Dollar General Corporation (NYSE:DG) reported its Q2 financial results last month -- profits up 14% on a 6% revenue rise, with same-store sales growing 0.7%. Rival Five Below (NASDAQ:FIVE) reported 38% profit growth on a 21% gain in sales, with same-store sales shooting up 3.1%. But best of all were the results at Dollar Tree (NASDAQ:DLTR), where profits turned positive as sales soared 65.9% (boosted by sales from the acquired Family Dollar), with same-store sales up 1.2%.
And if you ask Goldman Sachs, that makes Dollar Tree the best dollar stock to buy -- while Dollar General and Five Below get relegated to the ranks of also-rans.
Here's what you need to know about the series of dollar-store stocks that Goldman rerated this morning.
1. It's a great time to go dollar-store shopping
As explained in a write-up on StreetInsider.com this morning, Goldman Sachs is generally bullish on the dollar-store sector as a whole. "Premised on value and convenience," says Goldman, dollar stores are especially attractive to "low-income households" suffering from "sluggish wages lagging inflation in the cost of living," and working longer hours, "driving the appeal of convenience." All things considered, says Goldman, what's bad news for the American economy is "a good cycle for the dollar stores."
2. Why Dollar Tree is best
Within the sector, Goldman likes Dollar Tree best, and has rated the stock a "conviction buy" with a price target of $101 per share -- implying 22% upside from today's prices. Although it's true that at a valuation of nearly 28 times earnings, Dollar Tree stock looks expensive today, Goldman believes that it's "benefiting from secular shifts toward value and convenience," and at the same time enjoys "the added benefit of synergies" from its Family Dollar acquisition.
According to Goldman, although analysts quoted on S&P Global Market Intelligence believe that Dollar Tree will experience a steep post-merger earnings decline this year, Dollar Tree stock will rebound quickly, and could "nearly double" its 2015 earnings by 2018.
3. Why Dollar General and Five Below are not
At the same time, the seemingly cheaper Dollar General stock, which costs less than 17 times earnings today, has less growth potential in Goldman's view. Priced at $72 and change today, Goldman sees Dollar General stock rising only to $84 -- a 16% rise, but only good enough for a neutral rating, according to the analyst.
Conversely, the analyst calls Five Below "priced to perfection" at a price-to-earnings ratio of more than 38. Analysts quoted on S&P Global see Five Below growing faster than its competitors, with an expected growth rate of 24% annually over the next five years. But given the sector-high P/E ratio, Goldman has decided to sit on the sidelines and wait for better prices. The analyst rates this one, too, as only neutral.

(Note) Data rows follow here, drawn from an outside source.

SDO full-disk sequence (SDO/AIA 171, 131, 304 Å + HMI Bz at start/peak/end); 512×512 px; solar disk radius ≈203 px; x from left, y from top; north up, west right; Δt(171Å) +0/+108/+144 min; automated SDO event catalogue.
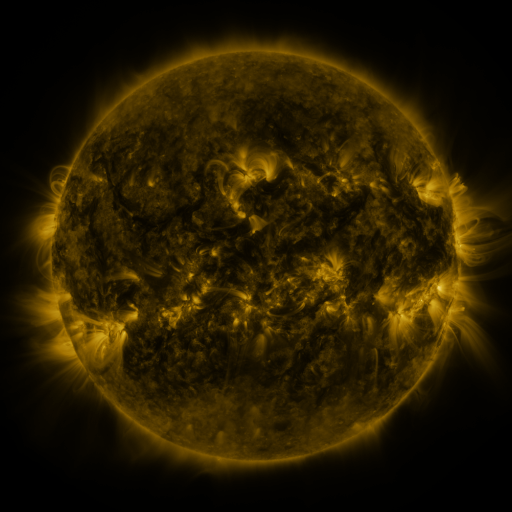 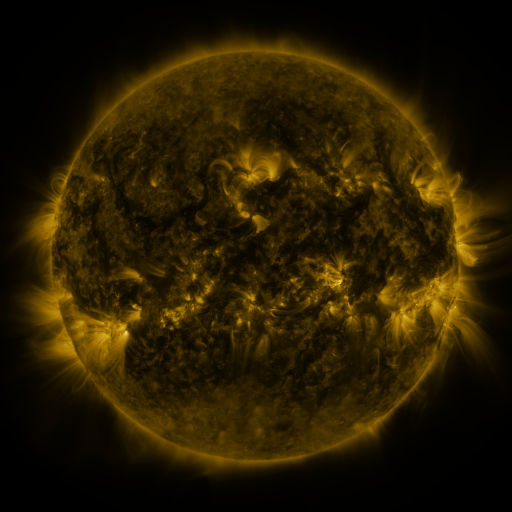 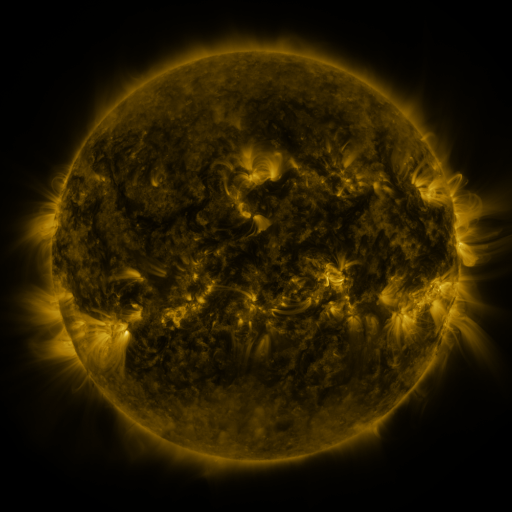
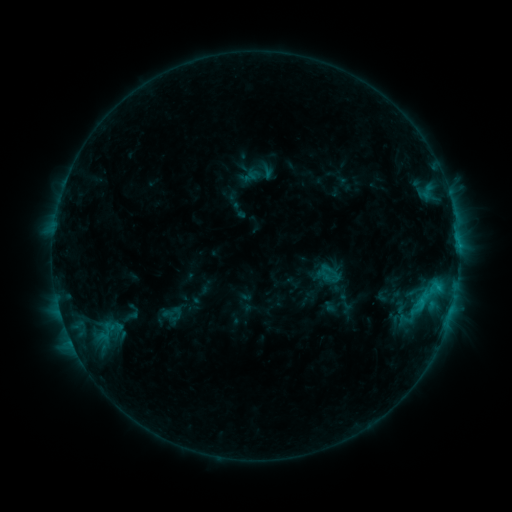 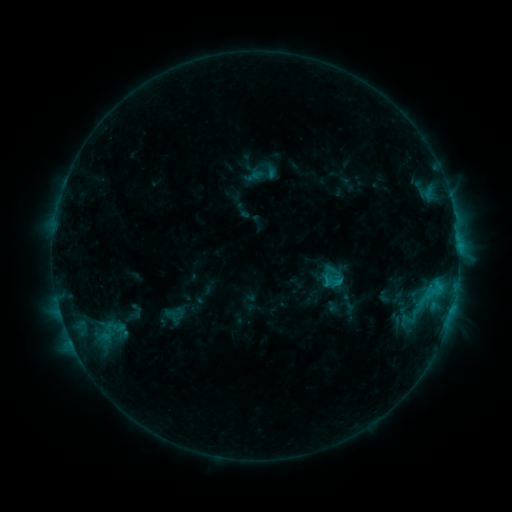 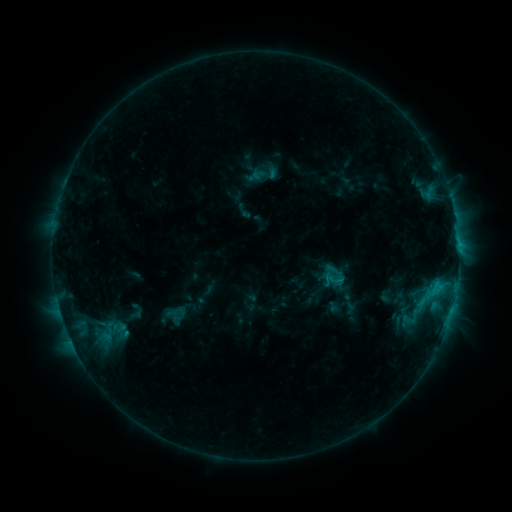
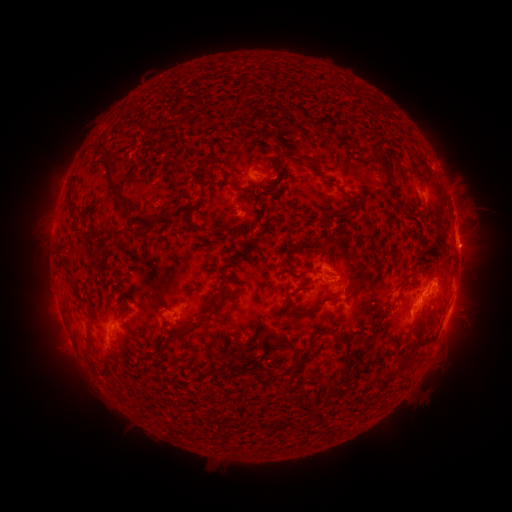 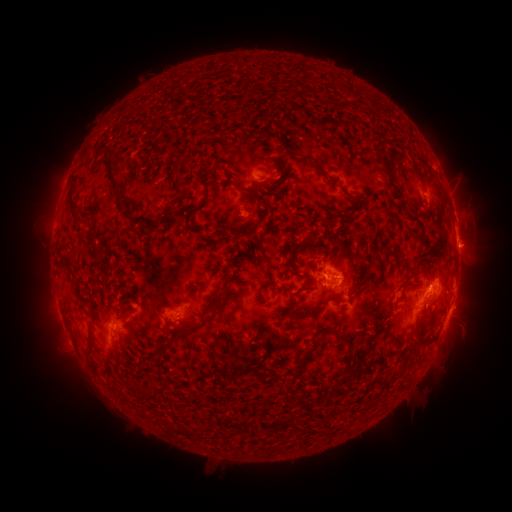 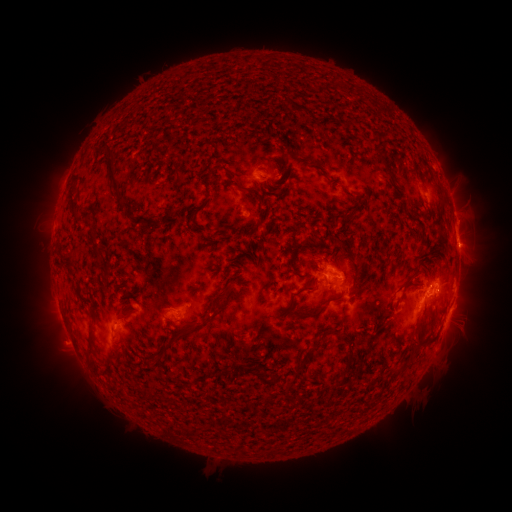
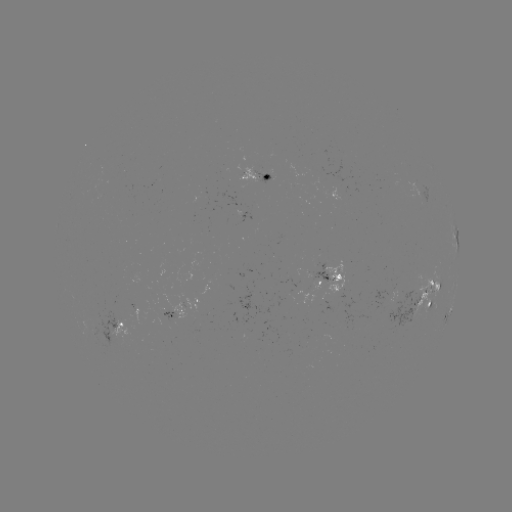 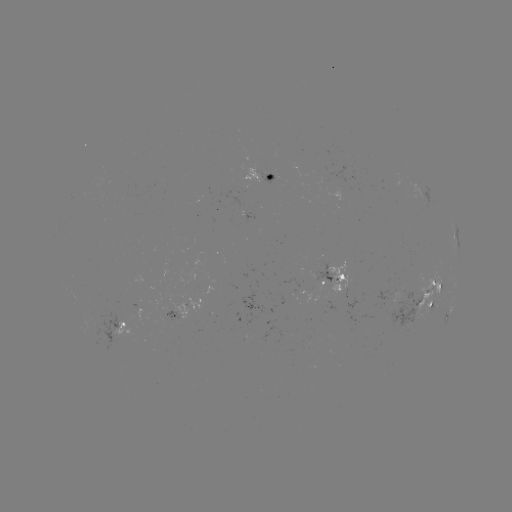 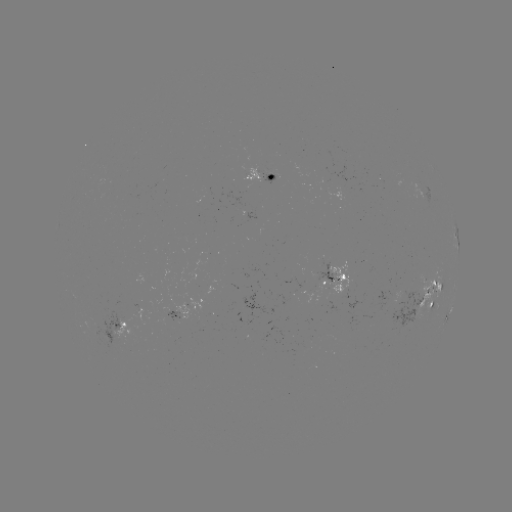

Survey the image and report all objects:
emerging-flux region: (408, 317)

The most important thing: Valuation
Setting the three stocks side by side, Five Below sports a PEG ratio (its P/E, divided by its growth rate) of 1.4, while Five Below is even pricier at 1.6. That being the case, I'm inclined to agree with Goldman's decision to refrain from recommending either of those stocks.
That said, the consensus on Wall Street is that Dollar Tree itself is no great bargain. Indeed, its 28 P/E, when divided by consensus growth rates of only 18%, suggests that at a PEG ratio of 1.6, Dollar Tree is fully as overvalued at Five Below, and even more expensive, valuation-wise, than Dollar General.
In order for Goldman Sachs to be proven right about recommending Dollar Tree over its rivals, therefore, it's essential that Dollar Tree grow much faster than most analysts on Wall Street currently believe possible -- probably something on the order of mid- to upper-20s percentile growth -- and moreover, it needs to grow quick to hit Goldman's targeted doubling of earnings by 2018.
Can Dollar Tree fulfill the promises that Goldman is making on its behalf? We'll find out in just a few months. Dollar Tree reports its Q3 earnings on Nov. 22.